Os tipos de pesquisa que foram realizados até o momento para investigar uma possível ligação não podem determinar a causalidade.
“Sobre o litígio, o aviso da FDA afirma que uma ‘relação causal não foi estabelecida’, disse um porta-voz da Kenvue.
“Nós apoiamos a ciência e acreditamos que continuaremos a ter sucesso no litígio, pois as alegações carecem de mérito legal e apoio científico.”
A Kenvue poderia tentar processar o governo federal, mas os especialistas em direito dizem que são poucas as chances de a empresa ganhar essa ação.
Os tribunais dão à FDA ampla liberdade quando se trata de avaliar os riscos à saúde, especialmente durante a gravidez, disse Lee.

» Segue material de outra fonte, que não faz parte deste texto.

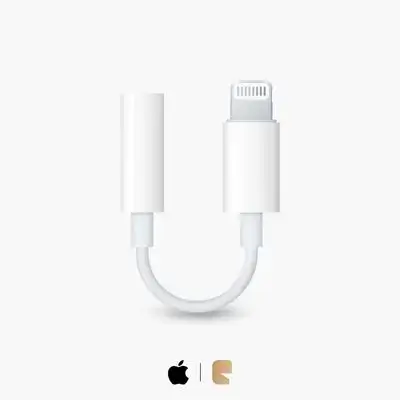 Apple Audio Series | Genuine Lightning to 3.5mm OTG Adapter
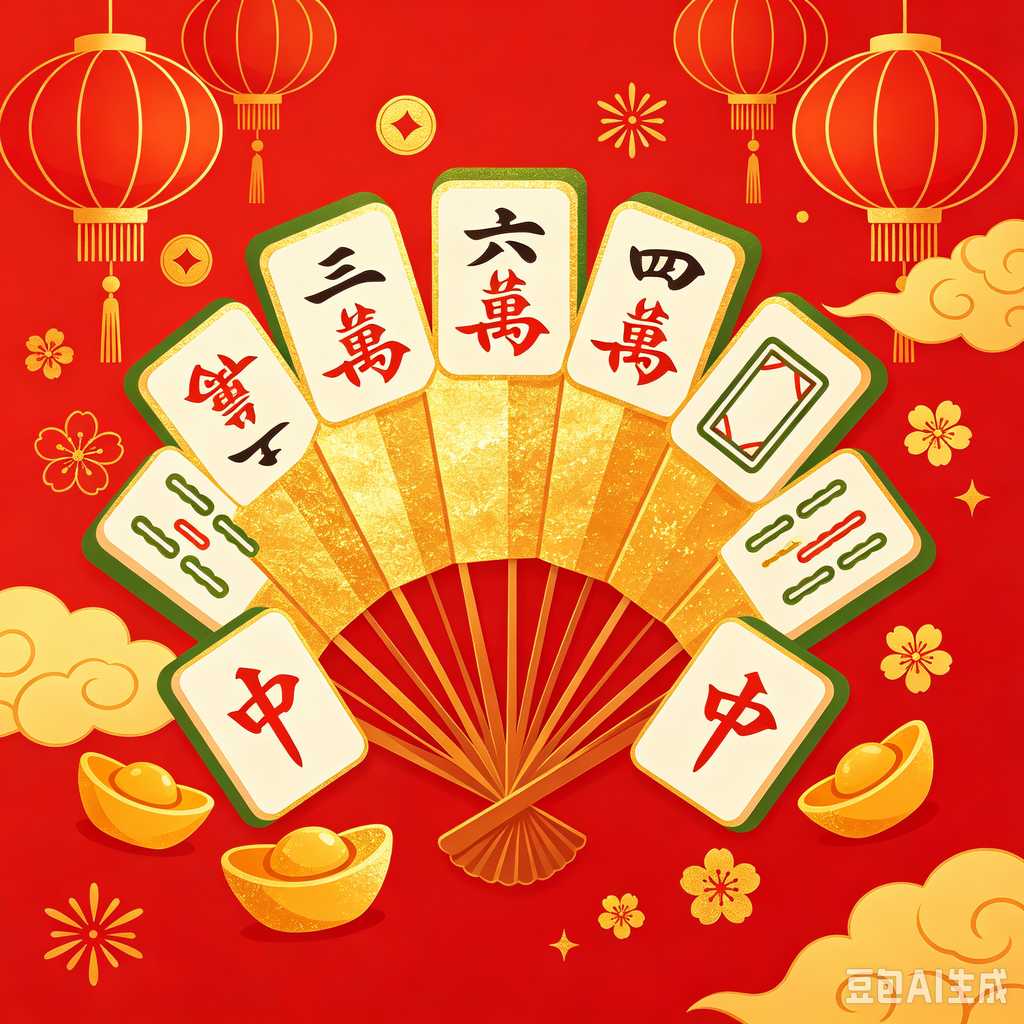 custom logo mahjong tiles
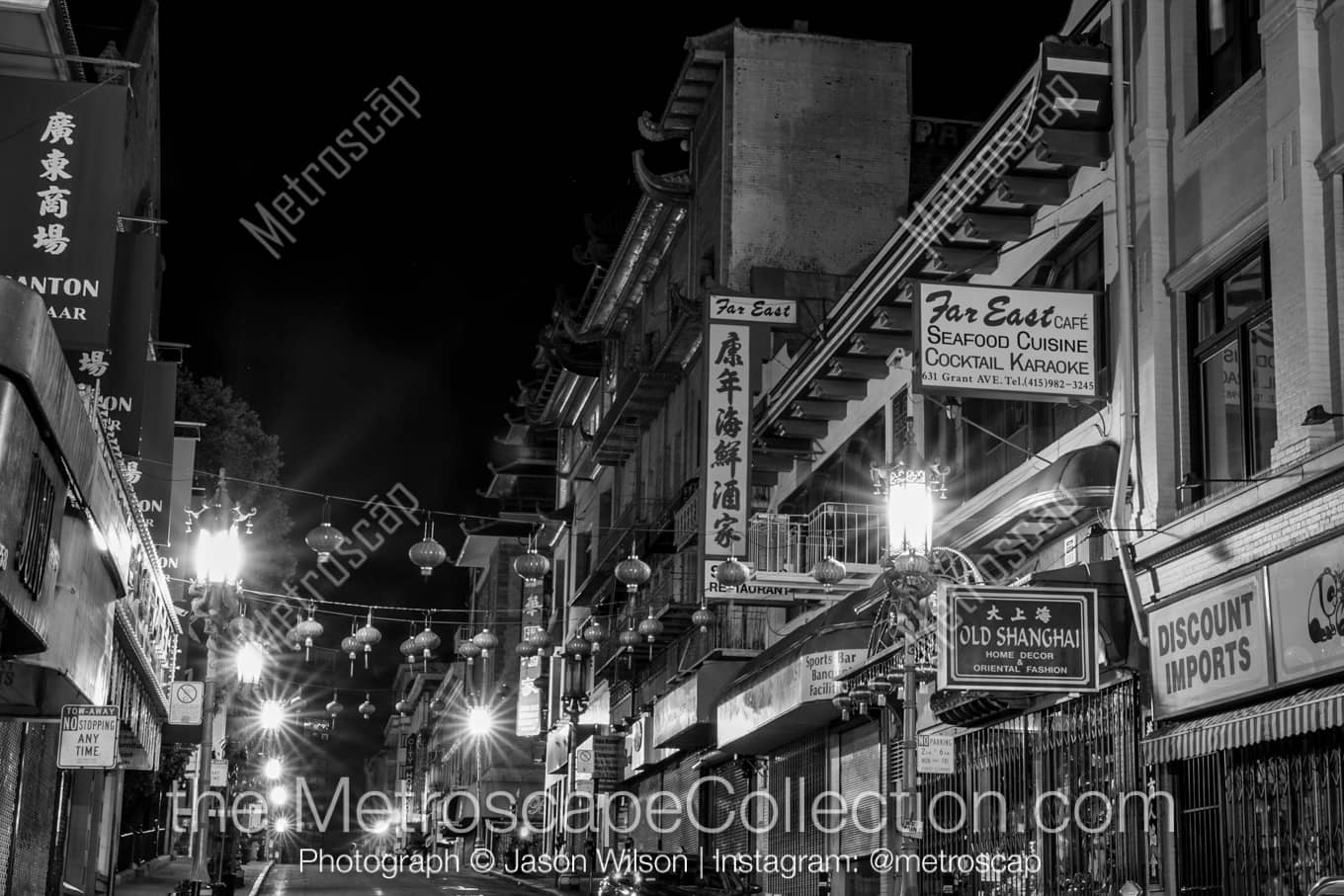 San Francisco California Picture at Night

“A verdadeira questão é se a Kenvue vai processar simplesmente como um esforço para mudar a narrativa, independentemente da validade legal de suas alegações”, disse Elizabeth Burch, professora de direito da Universidade da Geórgia, especializada em leis de responsabilidade por produtos e no sistema federal para lidar com casos de danos em massa.
“Qualquer um pode processar neste país. Se essa ação é meritória ou de boa fé é uma questão separada para um juiz decidir”, acrescentou.

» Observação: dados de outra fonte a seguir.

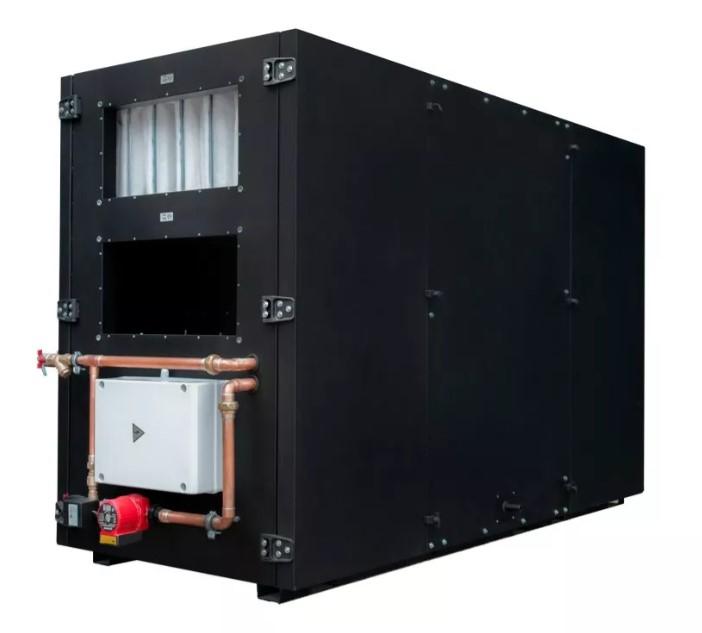 Приточно-вытяжная вентиляционная установка Turkov Hydra X 2500 WD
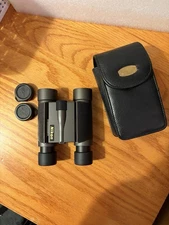 Nikon Binoculars 10x25 HG L DCF Roof Prism Waterproof Plus Case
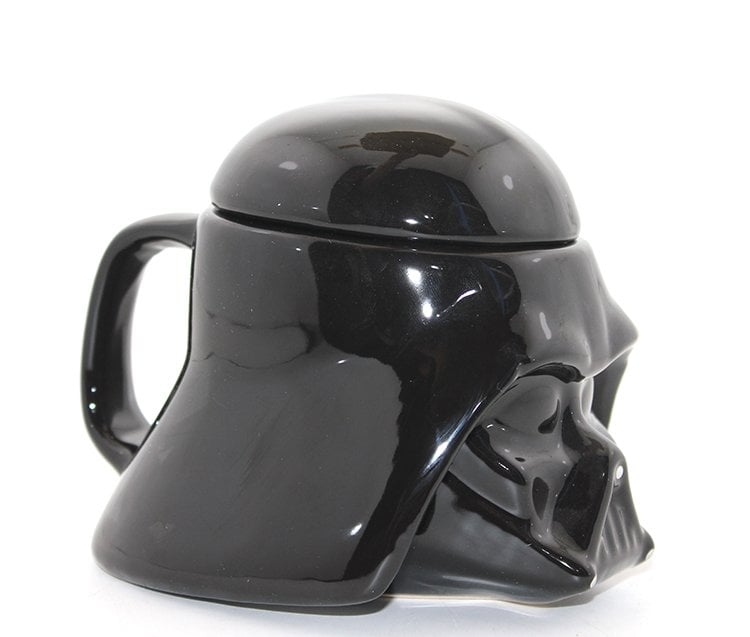 Star Wars Kapaklı Kupa Bardak - Darth Vader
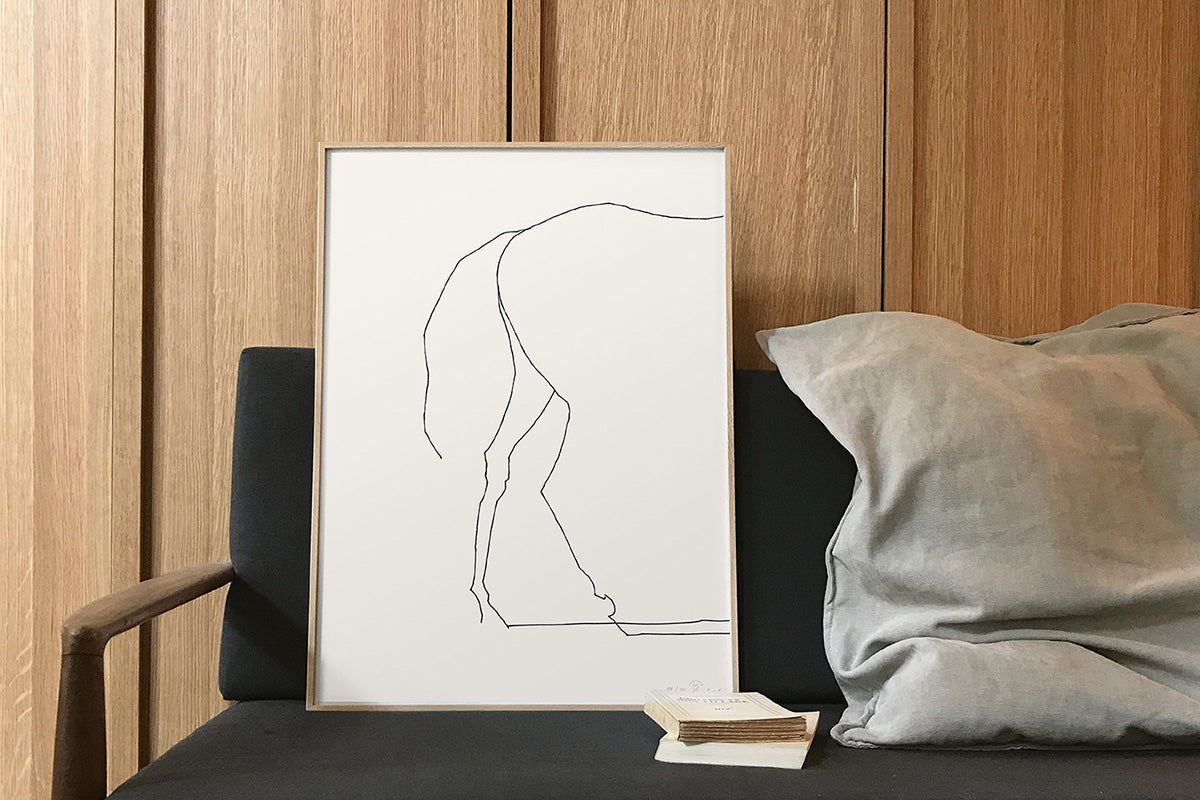 FredericForest_Grammatical_LeBarn04_50x70cm_Horse13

As ações da Kenvue fecharam em alta de 1,6% na terça-feira, uma vez que a empresa evitou o pior cenário possível, no qual seria o de a FDA banir completamente ou limitar significativamente o tratamento.
A falta de novas evidências científicas por trás da advertência do governo também acalmou os investidores. As ações da Kenvue caíram 19% até agora este ano.
Um período tórrido
Os riscos legais crescentes vêm depois de um período tórrido para a Kenvue. Nos dois anos após ser desmembrada da Johnson & Johnson, a empresa de produtos de consumo teve dificuldades para encontrar uma base sólida sob o comando do CEO Thibaut Mongon, o que levou os investidores ativistas a aumentar a pressão por mudanças.

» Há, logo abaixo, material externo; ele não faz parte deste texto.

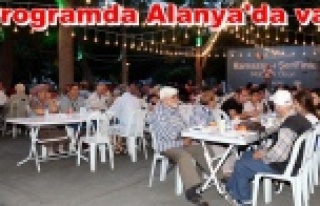 İşte Antalya'daki Ramazan etkinlikleri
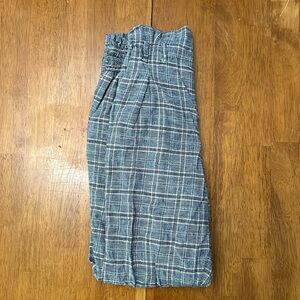 american eagle plaid pants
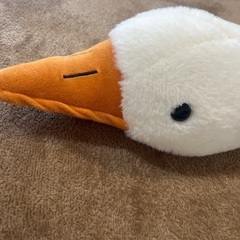アヒル　ぬいぐるみ　特大　大きいの画像
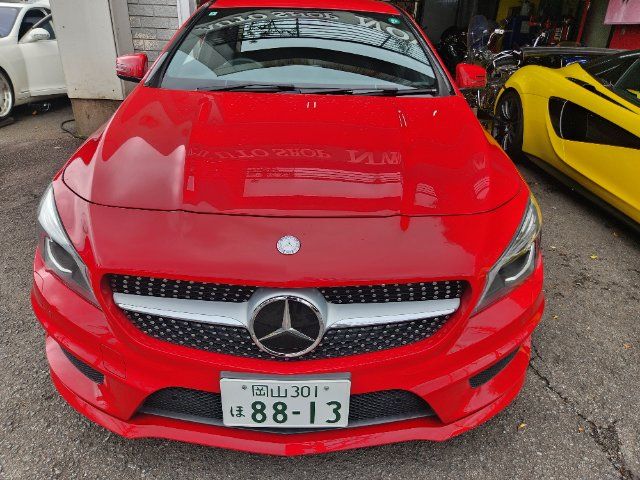 2015 Mercedes-Benz CLA-Class SHOOTING BRAKE CLA180 Sport - photo 1 2015 Mercedes-Benz CLA-Class SHOOTING BRAKE CLA180 Sport Sedan for sale, Japanese used car export | GULJI TRADERS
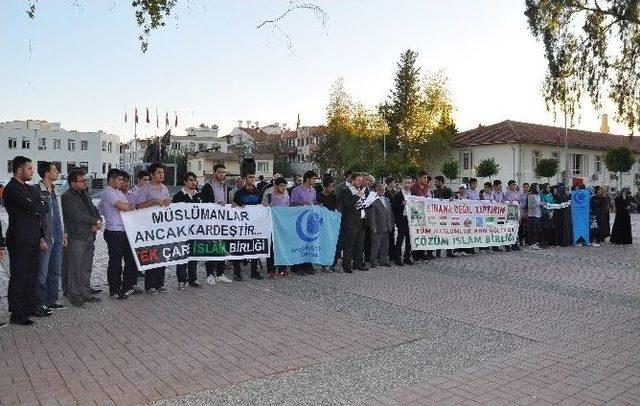 Anadolu Gençlik’ten İsrail Protestosu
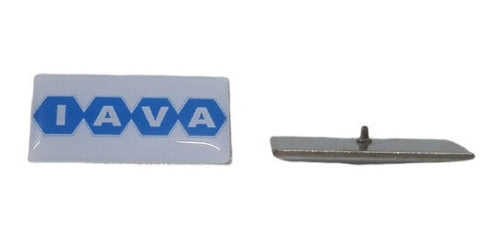 IAVA Shield Pin Badge 0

No início deste ano, a Kenvue colocou Jeffrey Smith, CEO da Starboard Value, em seu conselho para evitar uma batalha por procuração com o fundo de hedge.
A TOMS Capital Investment Management adquiriu uma participação na empresa com o objetivo de pressionar a Kenvue a reduzir seu portfólio. E, em abril, o Financial Times informou que o fundo de hedge Third Point havia acumulado uma participação.
A Kenvue anunciou uma série de mudanças neste verão para apaziguar esses investidores, incluindo a nomeação de Perry como CEO interino enquanto a empresa procura um substituto permanente.
A Kenvue também disse que tem passado por uma revisão estratégica de seu portfólio de marcas, que inclui Neutrogena e Band-Aid, entre outras.
A empresa considera a venda de algumas de suas marcas menores de cuidados com a pele, informou a Reuters em junho.
O cenário econômico não ajudou a situação da Kenvue, uma vez que os consumidores tem deixado de comprar sob a pressão da inflação persistente, da desaceleração do mercado de trabalho e das altas taxas de juros.
As vendas orgânicas da empresa recuaram por dois trimestres consecutivos, uma tendência que os analistas preveem que continuará no terceiro trimestre.
A Kenvue reduziu sua meta de vendas para o ano inteiro no mês passado, já que enfrentou problemas de execução que provavelmente se estenderão até o final do ano.
O Tylenol contribui com uma porcentagem de um dígito médio a alto das vendas, de acordo com Keonhee Kim, analista da Morningstar, o que faz dele a maior marca da Kenvue.
Além de expor a empresa a uma série de riscos legais, a advertência do governo contra o Tylenol pode prejudicar a marca e reduzir o consumo, escreveu Filippo Falorni, analista do Citi, em uma nota aos clientes.
Isso também poderia assustar um grupo mais amplo de consumidores, além das gestantes, levando-os a usar outros métodos de redução da dor, acrescentou Falorni.
A comunidade científica mais ampla alertou que as alegações do governo poderiam criar confusão para as pessoas que tentam tratar febres, uma condição especialmente perigosa para mães grávidas e seus filhos.